EXERCISE DIRECTIONS:
In the listing between the lines holding "How far from the camera" and "(424,16), (43,26), (558,109)", inclusive, swap "rearview mirror" for "side mirror" and leave everything else unchanged. Give back only those lines, without the pictures.
+ + + +
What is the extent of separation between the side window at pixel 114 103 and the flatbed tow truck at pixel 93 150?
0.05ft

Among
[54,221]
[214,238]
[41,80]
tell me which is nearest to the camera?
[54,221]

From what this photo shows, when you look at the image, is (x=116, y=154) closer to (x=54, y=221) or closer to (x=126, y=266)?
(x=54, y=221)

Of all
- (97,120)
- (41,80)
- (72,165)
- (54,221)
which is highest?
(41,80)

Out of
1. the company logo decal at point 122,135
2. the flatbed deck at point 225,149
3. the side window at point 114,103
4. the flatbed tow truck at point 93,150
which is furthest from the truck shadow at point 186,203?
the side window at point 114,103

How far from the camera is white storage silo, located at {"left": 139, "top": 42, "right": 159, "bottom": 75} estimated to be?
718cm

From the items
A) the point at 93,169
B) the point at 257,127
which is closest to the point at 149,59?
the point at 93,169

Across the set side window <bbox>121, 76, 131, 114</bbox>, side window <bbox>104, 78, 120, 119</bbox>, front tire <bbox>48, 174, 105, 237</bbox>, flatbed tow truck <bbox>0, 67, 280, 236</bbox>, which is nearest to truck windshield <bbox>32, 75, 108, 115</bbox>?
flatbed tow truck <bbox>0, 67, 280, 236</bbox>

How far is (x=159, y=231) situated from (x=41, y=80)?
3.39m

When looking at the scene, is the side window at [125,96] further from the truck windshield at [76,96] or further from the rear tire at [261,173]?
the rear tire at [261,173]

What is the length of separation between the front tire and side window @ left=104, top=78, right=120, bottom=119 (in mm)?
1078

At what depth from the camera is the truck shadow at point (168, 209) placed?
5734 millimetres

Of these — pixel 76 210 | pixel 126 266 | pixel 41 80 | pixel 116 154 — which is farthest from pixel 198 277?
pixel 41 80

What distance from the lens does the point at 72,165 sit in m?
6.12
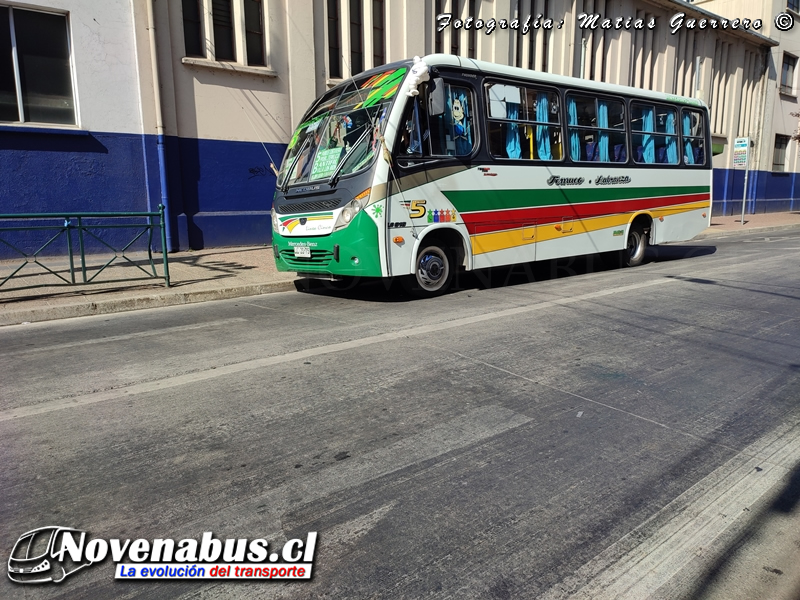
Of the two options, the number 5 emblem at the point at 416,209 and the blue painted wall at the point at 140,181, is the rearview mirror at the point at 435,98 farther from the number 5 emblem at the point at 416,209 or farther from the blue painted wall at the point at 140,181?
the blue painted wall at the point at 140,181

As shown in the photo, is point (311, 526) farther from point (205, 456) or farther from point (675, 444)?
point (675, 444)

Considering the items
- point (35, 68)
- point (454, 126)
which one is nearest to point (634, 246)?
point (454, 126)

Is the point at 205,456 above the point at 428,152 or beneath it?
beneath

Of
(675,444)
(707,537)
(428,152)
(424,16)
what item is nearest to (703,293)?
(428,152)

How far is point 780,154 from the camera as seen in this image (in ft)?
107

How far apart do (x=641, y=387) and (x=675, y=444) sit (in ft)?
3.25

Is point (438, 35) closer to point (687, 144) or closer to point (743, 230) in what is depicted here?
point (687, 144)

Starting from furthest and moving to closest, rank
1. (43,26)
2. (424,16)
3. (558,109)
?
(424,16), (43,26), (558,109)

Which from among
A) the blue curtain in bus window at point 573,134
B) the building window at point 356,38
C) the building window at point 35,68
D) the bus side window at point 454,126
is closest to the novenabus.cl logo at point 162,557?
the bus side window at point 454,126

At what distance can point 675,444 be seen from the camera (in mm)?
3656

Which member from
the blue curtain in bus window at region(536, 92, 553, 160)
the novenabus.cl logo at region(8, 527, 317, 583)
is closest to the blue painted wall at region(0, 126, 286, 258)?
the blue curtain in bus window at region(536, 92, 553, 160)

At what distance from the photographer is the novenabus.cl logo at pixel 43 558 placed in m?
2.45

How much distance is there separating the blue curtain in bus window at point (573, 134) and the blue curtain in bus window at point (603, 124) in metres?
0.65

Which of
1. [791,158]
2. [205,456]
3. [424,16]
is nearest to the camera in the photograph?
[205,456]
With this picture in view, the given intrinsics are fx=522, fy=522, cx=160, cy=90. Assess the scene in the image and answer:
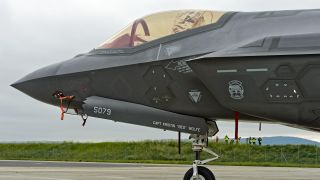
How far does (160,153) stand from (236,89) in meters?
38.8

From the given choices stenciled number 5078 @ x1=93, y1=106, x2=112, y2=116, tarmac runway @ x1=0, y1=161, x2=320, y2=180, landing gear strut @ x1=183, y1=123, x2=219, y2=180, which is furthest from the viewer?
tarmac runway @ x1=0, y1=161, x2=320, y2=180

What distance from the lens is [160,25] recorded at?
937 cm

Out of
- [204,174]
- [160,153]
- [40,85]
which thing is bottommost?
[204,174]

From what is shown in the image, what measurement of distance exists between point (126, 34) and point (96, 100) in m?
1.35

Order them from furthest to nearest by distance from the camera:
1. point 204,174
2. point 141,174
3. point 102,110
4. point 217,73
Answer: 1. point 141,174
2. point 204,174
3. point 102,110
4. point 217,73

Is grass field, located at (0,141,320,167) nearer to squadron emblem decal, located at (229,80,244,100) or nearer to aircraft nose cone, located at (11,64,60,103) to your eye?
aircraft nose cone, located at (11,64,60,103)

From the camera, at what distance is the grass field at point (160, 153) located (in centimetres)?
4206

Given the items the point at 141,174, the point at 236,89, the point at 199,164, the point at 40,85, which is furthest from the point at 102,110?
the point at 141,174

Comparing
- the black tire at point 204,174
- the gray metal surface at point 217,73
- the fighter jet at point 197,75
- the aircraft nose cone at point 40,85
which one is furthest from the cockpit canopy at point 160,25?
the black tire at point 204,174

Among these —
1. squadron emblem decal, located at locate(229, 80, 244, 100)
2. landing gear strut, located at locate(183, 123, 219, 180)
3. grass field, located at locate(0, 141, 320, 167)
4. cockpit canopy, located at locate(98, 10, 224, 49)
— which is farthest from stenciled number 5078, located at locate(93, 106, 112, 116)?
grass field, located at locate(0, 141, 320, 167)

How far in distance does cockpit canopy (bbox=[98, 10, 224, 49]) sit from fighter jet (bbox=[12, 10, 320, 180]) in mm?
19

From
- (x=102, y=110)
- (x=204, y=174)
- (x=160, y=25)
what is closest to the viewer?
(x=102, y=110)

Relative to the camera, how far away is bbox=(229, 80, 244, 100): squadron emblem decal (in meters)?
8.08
+ + + +
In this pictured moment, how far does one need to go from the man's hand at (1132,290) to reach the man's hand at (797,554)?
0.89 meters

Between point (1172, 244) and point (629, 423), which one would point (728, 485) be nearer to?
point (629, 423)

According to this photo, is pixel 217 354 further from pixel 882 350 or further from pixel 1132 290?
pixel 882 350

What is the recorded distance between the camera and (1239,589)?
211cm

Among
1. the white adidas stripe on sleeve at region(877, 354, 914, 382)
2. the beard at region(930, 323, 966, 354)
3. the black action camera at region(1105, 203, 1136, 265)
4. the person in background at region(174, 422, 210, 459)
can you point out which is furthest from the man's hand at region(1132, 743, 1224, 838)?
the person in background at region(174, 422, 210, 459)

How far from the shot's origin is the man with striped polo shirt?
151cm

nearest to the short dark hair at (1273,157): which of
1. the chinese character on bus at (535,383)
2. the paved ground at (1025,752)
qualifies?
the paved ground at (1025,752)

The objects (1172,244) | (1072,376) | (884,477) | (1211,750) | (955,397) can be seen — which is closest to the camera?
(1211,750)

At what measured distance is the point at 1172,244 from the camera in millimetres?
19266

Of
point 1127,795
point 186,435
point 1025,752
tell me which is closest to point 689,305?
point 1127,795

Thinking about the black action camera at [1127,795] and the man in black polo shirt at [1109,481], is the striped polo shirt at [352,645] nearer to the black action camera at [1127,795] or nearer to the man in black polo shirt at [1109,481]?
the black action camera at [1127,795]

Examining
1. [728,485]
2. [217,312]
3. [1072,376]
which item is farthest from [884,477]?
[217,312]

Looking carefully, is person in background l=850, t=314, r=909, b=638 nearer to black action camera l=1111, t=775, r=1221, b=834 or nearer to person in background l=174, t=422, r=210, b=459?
+ + + +
THE ANSWER:
How far from the camera is white storage silo, located at {"left": 139, "top": 42, "right": 159, "bottom": 75} estimated to be?
718cm

From the items
A) the point at 93,169
B) the point at 257,127
which is closest to the point at 149,59?
the point at 93,169

Across the set side window <bbox>121, 76, 131, 114</bbox>, side window <bbox>104, 78, 120, 119</bbox>, front tire <bbox>48, 174, 105, 237</bbox>, flatbed tow truck <bbox>0, 67, 280, 236</bbox>, which is nearest to truck windshield <bbox>32, 75, 108, 115</bbox>?
flatbed tow truck <bbox>0, 67, 280, 236</bbox>

How far is (x=159, y=231) situated from (x=41, y=80)?
3.39m

When looking at the scene, is the side window at [125,96] further from the truck windshield at [76,96] or further from the rear tire at [261,173]?
the rear tire at [261,173]

What is the length of separation between the front tire and side window @ left=104, top=78, right=120, bottom=119 (in mm)?
1078

At what depth from the camera is the truck shadow at point (168, 209) placed?
5734 millimetres

Of these — pixel 76 210 | pixel 126 266 | pixel 41 80 | pixel 116 154 — which is farthest from pixel 198 277?
pixel 41 80

What distance from the lens does the point at 72,165 sit in m?
6.12
Of the two options, the number 5 emblem at the point at 416,209 and the blue painted wall at the point at 140,181, is the side mirror at the point at 435,98 farther from the number 5 emblem at the point at 416,209 or farther from the blue painted wall at the point at 140,181?
the blue painted wall at the point at 140,181

As shown in the photo, is point (311, 526) farther from point (205, 456) or farther from point (675, 444)?
point (675, 444)

Considering the items
- point (35, 68)
- point (454, 126)
which one is nearest to point (634, 246)?
point (454, 126)

Is the point at 205,456 above the point at 428,152 or beneath it?
beneath

Of
(675,444)
(707,537)
(428,152)
(424,16)
what item is nearest to (703,293)?
(428,152)

How far is point 780,154 from the camera as seen in this image (in ft)?
107

How far apart do (x=641, y=387) and (x=675, y=444) sit (in ft)?
3.25

Is point (438, 35) closer to point (687, 144) or closer to point (743, 230) in what is depicted here?
point (687, 144)

Starting from furthest and moving to closest, rank
1. (43,26)
2. (424,16)
3. (558,109)
?
(424,16), (43,26), (558,109)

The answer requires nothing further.